En août 2026, dans un champ ordinaire à quelques kilomètres du village de Chleby, en Bohême centrale, des archéologues de l’université de Bohême occidentale ont fini de décrire ce qu’ils avaient sous les pieds depuis plusieurs saisons de fouilles : un enclos circulaire de 230 mètres de diamètre, creusé il y a environ 6 500 ans, doté de douze entrées soigneusement orientées vers les positions extrêmes du Soleil et de la Lune. Le fossé qui le délimite dépasse 2,5 mètres de largeur, et sa géométrie n’a rien d’accidentel.
Ce monument, enfoui sous les couches successives de l’histoire, précède de plus d’un millénaire la première phase de Stonehenge. Comment des populations néolithiques ont-elles pu concevoir un dispositif d’observation céleste d’une telle précision, et pourquoi ce lieu a-t-il ensuite changé de nature à trois reprises avant de disparaître sous un village ordinaire ?

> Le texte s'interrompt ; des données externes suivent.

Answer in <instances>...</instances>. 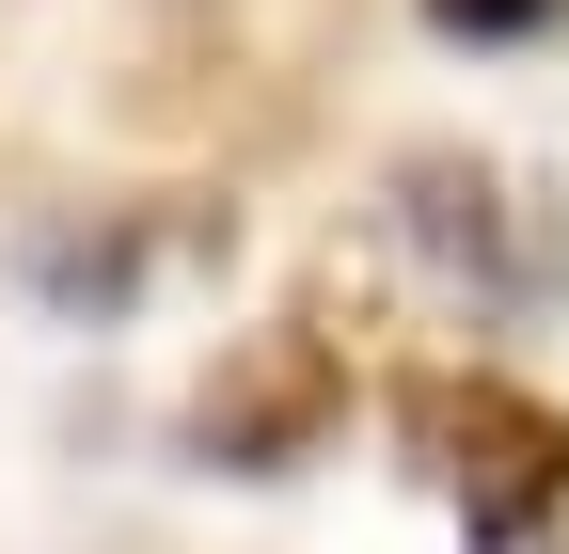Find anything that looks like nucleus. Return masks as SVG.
I'll return each mask as SVG.
<instances>
[{"label":"nucleus","mask_w":569,"mask_h":554,"mask_svg":"<svg viewBox=\"0 0 569 554\" xmlns=\"http://www.w3.org/2000/svg\"><path fill=\"white\" fill-rule=\"evenodd\" d=\"M332 428H348V349H332V317H253V333H222L206 380L174 396L190 475H301Z\"/></svg>","instance_id":"7ed1b4c3"},{"label":"nucleus","mask_w":569,"mask_h":554,"mask_svg":"<svg viewBox=\"0 0 569 554\" xmlns=\"http://www.w3.org/2000/svg\"><path fill=\"white\" fill-rule=\"evenodd\" d=\"M396 444H411V475L443 492V523L475 554H538L569 523V412L538 380H507V365H411Z\"/></svg>","instance_id":"f03ea898"},{"label":"nucleus","mask_w":569,"mask_h":554,"mask_svg":"<svg viewBox=\"0 0 569 554\" xmlns=\"http://www.w3.org/2000/svg\"><path fill=\"white\" fill-rule=\"evenodd\" d=\"M569 17V0H427V32H443V48H538Z\"/></svg>","instance_id":"39448f33"},{"label":"nucleus","mask_w":569,"mask_h":554,"mask_svg":"<svg viewBox=\"0 0 569 554\" xmlns=\"http://www.w3.org/2000/svg\"><path fill=\"white\" fill-rule=\"evenodd\" d=\"M206 254H238V206H32L17 222V286L63 333H127L159 301V269H206Z\"/></svg>","instance_id":"20e7f679"},{"label":"nucleus","mask_w":569,"mask_h":554,"mask_svg":"<svg viewBox=\"0 0 569 554\" xmlns=\"http://www.w3.org/2000/svg\"><path fill=\"white\" fill-rule=\"evenodd\" d=\"M380 238L459 317H569V190L490 159V144H396L380 159Z\"/></svg>","instance_id":"f257e3e1"}]
</instances>
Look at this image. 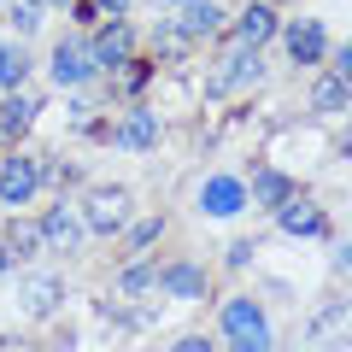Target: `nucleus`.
Returning a JSON list of instances; mask_svg holds the SVG:
<instances>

Un fossé de 230 mètres taillé dans la plaine bohémienne
Pour saisir l’échelle, il faut imaginer deux terrains de football alignés bout à bout : c’est la largeur du cercle tracé à Chleby. Le fossé qui le dessine atteignait plus de 2,5 mètres de largeur, profondeur suffisante pour mobiliser des centaines de bras et des semaines de travail collectif. À cette époque, aucun outil de métal ne vient faciliter la tâche — tout se fait à la pierre et à l’os.
Les douze interruptions ménagées dans ce fossé ne forment pas un simple dispositif décoratif. Les archéologues de l’université de Bohême occidentale y distinguent deux familles d’axes distincts, comme si les bâtisseurs avaient organisé plusieurs rendez-vous astronomiques autour d’un même horizon circulaire. Chaque entrée représente un choix architectural délibéré, visible depuis n’importe quel point de l’enceinte.
Près de certains de ces passages, les fouilles ont révélé des fragments de crânes et de cornes bovines, ainsi que quelques os humains isolés dans le fossé. Ces vestiges ne permettent pas d’identifier un culte précis, mais ils signalent que le monument fonctionnait comme un espace de gestes rituels, de dépôts et de circulations organisées — bien au-delà d’une simple clôture agricole.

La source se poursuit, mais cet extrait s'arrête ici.